Task objective » Provide only the number of lines in the records where "then" appears.

[Collection entries]

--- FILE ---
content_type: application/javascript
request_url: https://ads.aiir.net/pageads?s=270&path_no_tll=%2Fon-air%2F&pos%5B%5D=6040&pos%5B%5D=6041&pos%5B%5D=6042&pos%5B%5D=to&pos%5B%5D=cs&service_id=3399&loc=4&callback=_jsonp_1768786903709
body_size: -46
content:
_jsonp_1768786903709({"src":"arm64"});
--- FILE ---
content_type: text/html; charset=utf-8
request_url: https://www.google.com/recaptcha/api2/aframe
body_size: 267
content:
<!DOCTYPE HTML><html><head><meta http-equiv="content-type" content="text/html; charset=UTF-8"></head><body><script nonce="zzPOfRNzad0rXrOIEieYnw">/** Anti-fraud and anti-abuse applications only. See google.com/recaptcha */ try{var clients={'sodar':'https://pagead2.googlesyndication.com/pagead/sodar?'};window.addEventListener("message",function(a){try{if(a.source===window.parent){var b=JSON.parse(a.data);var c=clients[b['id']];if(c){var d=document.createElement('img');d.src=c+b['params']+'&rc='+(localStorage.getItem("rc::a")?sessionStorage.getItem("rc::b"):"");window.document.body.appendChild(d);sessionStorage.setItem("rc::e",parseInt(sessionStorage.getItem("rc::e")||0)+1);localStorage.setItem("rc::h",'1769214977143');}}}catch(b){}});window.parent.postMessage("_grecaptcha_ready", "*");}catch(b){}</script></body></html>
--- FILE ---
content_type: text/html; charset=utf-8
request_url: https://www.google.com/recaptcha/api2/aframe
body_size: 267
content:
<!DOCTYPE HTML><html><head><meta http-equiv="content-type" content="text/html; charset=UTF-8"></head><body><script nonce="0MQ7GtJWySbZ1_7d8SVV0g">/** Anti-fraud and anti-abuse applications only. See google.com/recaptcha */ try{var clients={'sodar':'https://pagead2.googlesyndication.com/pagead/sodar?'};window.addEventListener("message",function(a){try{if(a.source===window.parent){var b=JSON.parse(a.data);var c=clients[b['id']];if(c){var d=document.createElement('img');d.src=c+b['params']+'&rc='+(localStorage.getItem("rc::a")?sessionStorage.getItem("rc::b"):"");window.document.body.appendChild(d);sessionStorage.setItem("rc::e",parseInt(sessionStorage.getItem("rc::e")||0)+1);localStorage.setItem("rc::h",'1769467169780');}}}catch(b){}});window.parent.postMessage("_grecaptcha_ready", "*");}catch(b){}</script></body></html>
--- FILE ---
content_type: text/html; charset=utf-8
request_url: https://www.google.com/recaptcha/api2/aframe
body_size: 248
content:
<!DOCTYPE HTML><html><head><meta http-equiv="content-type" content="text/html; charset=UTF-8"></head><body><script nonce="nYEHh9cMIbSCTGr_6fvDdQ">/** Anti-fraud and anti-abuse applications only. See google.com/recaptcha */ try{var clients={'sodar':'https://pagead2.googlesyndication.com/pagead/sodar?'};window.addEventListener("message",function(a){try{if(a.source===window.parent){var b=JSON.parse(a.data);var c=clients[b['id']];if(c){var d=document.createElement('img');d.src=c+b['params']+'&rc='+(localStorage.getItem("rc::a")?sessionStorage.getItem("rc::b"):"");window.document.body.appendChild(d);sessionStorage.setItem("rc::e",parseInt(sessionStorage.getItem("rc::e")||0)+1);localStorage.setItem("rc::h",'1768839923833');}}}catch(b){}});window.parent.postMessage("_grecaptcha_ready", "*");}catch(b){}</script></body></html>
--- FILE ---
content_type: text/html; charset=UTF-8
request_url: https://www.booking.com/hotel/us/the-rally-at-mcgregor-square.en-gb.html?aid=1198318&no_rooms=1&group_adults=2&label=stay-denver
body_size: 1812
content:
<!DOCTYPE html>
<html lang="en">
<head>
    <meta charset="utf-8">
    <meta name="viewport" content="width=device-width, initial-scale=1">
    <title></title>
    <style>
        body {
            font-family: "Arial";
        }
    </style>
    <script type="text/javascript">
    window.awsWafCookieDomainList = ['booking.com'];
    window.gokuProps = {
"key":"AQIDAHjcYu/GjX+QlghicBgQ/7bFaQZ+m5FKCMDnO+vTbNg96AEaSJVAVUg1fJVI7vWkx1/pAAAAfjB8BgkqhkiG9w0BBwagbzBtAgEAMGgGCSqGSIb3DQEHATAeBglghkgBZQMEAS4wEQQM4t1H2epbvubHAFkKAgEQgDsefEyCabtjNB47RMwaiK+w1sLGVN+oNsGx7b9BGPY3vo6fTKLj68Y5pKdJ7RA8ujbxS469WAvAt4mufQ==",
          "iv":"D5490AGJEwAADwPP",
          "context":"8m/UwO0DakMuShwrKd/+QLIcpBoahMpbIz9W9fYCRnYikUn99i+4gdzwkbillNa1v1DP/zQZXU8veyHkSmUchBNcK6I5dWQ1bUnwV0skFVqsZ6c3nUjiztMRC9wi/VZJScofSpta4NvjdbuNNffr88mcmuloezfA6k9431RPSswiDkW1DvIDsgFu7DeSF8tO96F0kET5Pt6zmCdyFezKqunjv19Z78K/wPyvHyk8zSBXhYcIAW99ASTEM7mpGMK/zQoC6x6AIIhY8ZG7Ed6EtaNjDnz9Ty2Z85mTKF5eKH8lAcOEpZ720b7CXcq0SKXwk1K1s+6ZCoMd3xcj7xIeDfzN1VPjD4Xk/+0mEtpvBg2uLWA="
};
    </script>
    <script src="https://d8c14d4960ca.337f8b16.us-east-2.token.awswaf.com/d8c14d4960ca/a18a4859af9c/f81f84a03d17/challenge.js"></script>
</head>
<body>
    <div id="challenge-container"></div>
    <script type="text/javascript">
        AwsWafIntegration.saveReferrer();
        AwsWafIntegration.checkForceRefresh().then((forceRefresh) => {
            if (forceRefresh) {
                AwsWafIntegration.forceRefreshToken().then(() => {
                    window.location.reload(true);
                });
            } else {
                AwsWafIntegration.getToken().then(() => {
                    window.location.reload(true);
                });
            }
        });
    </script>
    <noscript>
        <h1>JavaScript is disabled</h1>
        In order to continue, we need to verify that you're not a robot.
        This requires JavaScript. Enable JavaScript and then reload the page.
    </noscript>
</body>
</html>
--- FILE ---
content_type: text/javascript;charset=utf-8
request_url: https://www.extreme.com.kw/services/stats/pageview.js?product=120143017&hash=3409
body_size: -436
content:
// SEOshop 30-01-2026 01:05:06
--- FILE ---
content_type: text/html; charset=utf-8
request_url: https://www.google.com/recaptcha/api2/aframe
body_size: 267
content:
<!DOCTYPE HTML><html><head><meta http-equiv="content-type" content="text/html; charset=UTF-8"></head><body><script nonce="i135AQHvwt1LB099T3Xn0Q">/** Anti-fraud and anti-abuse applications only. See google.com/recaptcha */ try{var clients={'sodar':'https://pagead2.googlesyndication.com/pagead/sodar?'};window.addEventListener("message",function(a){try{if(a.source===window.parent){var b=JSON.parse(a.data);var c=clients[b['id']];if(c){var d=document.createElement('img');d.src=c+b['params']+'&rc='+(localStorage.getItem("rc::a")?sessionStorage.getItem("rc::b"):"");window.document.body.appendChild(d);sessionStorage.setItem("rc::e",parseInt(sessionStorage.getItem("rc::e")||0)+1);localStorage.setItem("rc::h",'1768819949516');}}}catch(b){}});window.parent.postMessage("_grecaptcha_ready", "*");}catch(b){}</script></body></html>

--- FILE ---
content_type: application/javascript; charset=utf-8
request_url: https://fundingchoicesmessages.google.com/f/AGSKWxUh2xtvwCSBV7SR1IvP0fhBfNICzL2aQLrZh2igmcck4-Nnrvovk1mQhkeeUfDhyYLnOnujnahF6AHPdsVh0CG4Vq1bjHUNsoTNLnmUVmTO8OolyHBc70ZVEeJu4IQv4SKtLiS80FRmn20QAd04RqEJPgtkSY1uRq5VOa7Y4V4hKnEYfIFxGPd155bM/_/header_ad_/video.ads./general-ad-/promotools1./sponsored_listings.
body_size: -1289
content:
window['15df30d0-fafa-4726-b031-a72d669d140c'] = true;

Exercise answer » 4